··· Provided entries ···
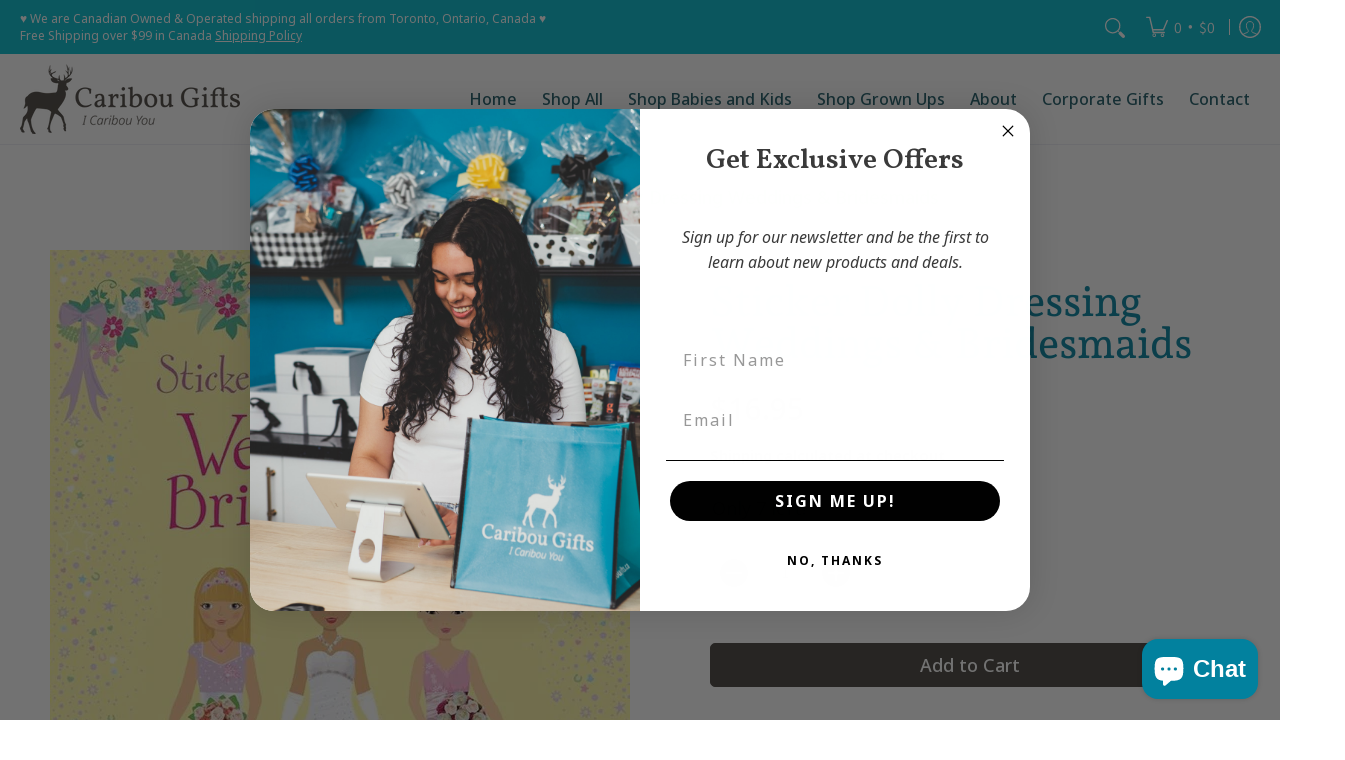

--- FILE ---
content_type: text/html; charset=UTF-8
request_url: https://app.inspon.com/dev-app/backend/api/api.php
body_size: 23
content:
{"product":{"title":"Sticker Dolly Dressing Weddings & Bridesmaids","featuredImage":{"id":"gid:\/\/shopify\/ProductImage\/30901349548219"},"options":[{"name":"Title","values":["Default Title"]}],"variants":[{"id":41522396496059,"option1":"Default Title","title":"Default Title","price":"16.95"}]},"collection":[{"title":"Kids"},{"title":"All Products"},{"title":"Regular Price Products"},{"title":"Black Friday 2024 Sale"}]}

--- FILE ---
content_type: text/javascript
request_url: https://caribougifts.ca/cdn/shop/t/8/assets/js-caribou.js?v=177879668039554201661763663402
body_size: 78
content:
jQuery(document).ready(function($){$(".customer-links button.search").click(function(e){if(!$(this).closest("form").hasClass("open"))return e.preventDefault(),$(this).closest("form").addClass("open"),!1}),$(".dynamic-section-footer > .container .center > div:last-child").insertAfter(".sub-footer .container .small"),$(".sub-footer .small + .twelve").removeClass("twelve"),$("main.caribou-about [class*=dynamic-section-text_] a").length&&$("[class*=dynamic-section-text_] a").closest("[class*=dynamic-section-text_] ").each(function(){var container=$(this).find(".table-cell > div");$('<div class="btn-wrapper"></div>').appendTo(container),$(this).find("a").each(function(){$(this).appendTo(container.find(".btn-wrapper"))})}),$("[class*=section_image_with_text_]").length&&$("[class*=section_image_with_text_]").each(function(){if($(this).find(".product-loop > div:last-child[class*=dynamic-section-image_]").length){if($(this).find(".product-loop > div:first-child.twelve").length)return;$(this).addClass("reverse-mobile")}}),$(".caribou-corporate-gifts").length&&$('[id*="section_image_with_text"] + [id*="section_image_with_text"]').each(function(){$(this).children("section").css("background-color")!=="transparent"&&$(this).children("section").css("background-color")!=="#fff"&&$(this).children("section").css("background-color")!=="#ffffff"&&$(this).children("section").css("background-color")!=="rgb(255, 255, 255)"&&($(this).find(".container:first").addClass("has-background"),$(this).closest(".shopify-section").addClass("has-background"),console.log($(this).children("section").css("background-color")))}),$("main.page-page .banner-section + .inner-container").length&&$(".banner-section + .inner-container").each(function(){$(this).find("p").length<=0&&$(this).addClass("hide")}),$(".product-grid-product-template .breadcrumbs").length&&$(".breadcrumbs").insertBefore(".product-grid-product-template"),$(".shopify-section[id*=__description]").length&&$(".shopify-section[id*=__description]").addClass("description-tabs").insertAfter(".product-details form"),$(".blog-filters").length&&$(".blog-filters").insertAfter(".banner-section"),$(".blog-filters select").on("change",function(){var url=$(this).val();return url!==""&&(window.location=url),!1})});
//# sourceMappingURL=/cdn/shop/t/8/assets/js-caribou.js.map?v=177879668039554201661763663402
···
What is required: A word-for-word copy of the entries above is what is needed, without any images.

Exercise response:
--- FILE ---
content_type: text/html; charset=UTF-8
request_url: https://app.inspon.com/dev-app/backend/api/api.php
body_size: 23
content:
{"product":{"title":"Sticker Dolly Dressing Weddings & Bridesmaids","featuredImage":{"id":"gid:\/\/shopify\/ProductImage\/30901349548219"},"options":[{"name":"Title","values":["Default Title"]}],"variants":[{"id":41522396496059,"option1":"Default Title","title":"Default Title","price":"16.95"}]},"collection":[{"title":"Kids"},{"title":"All Products"},{"title":"Regular Price Products"},{"title":"Black Friday 2024 Sale"}]}

--- FILE ---
content_type: text/javascript
request_url: https://caribougifts.ca/cdn/shop/t/8/assets/js-caribou.js?v=177879668039554201661763663402
body_size: 78
content:
jQuery(document).ready(function($){$(".customer-links button.search").click(function(e){if(!$(this).closest("form").hasClass("open"))return e.preventDefault(),$(this).closest("form").addClass("open"),!1}),$(".dynamic-section-footer > .container .center > div:last-child").insertAfter(".sub-footer .container .small"),$(".sub-footer .small + .twelve").removeClass("twelve"),$("main.caribou-about [class*=dynamic-section-text_] a").length&&$("[class*=dynamic-section-text_] a").closest("[class*=dynamic-section-text_] ").each(function(){var container=$(this).find(".table-cell > div");$('<div class="btn-wrapper"></div>').appendTo(container),$(this).find("a").each(function(){$(this).appendTo(container.find(".btn-wrapper"))})}),$("[class*=section_image_with_text_]").length&&$("[class*=section_image_with_text_]").each(function(){if($(this).find(".product-loop > div:last-child[class*=dynamic-section-image_]").length){if($(this).find(".product-loop > div:first-child.twelve").length)return;$(this).addClass("reverse-mobile")}}),$(".caribou-corporate-gifts").length&&$('[id*="section_image_with_text"] + [id*="section_image_with_text"]').each(function(){$(this).children("section").css("background-color")!=="transparent"&&$(this).children("section").css("background-color")!=="#fff"&&$(this).children("section").css("background-color")!=="#ffffff"&&$(this).children("section").css("background-color")!=="rgb(255, 255, 255)"&&($(this).find(".container:first").addClass("has-background"),$(this).closest(".shopify-section").addClass("has-background"),console.log($(this).children("section").css("background-color")))}),$("main.page-page .banner-section + .inner-container").length&&$(".banner-section + .inner-container").each(function(){$(this).find("p").length<=0&&$(this).addClass("hide")}),$(".product-grid-product-template .breadcrumbs").length&&$(".breadcrumbs").insertBefore(".product-grid-product-template"),$(".shopify-section[id*=__description]").length&&$(".shopify-section[id*=__description]").addClass("description-tabs").insertAfter(".product-details form"),$(".blog-filters").length&&$(".blog-filters").insertAfter(".banner-section"),$(".blog-filters select").on("change",function(){var url=$(this).val();return url!==""&&(window.location=url),!1})});
//# sourceMappingURL=/cdn/shop/t/8/assets/js-caribou.js.map?v=177879668039554201661763663402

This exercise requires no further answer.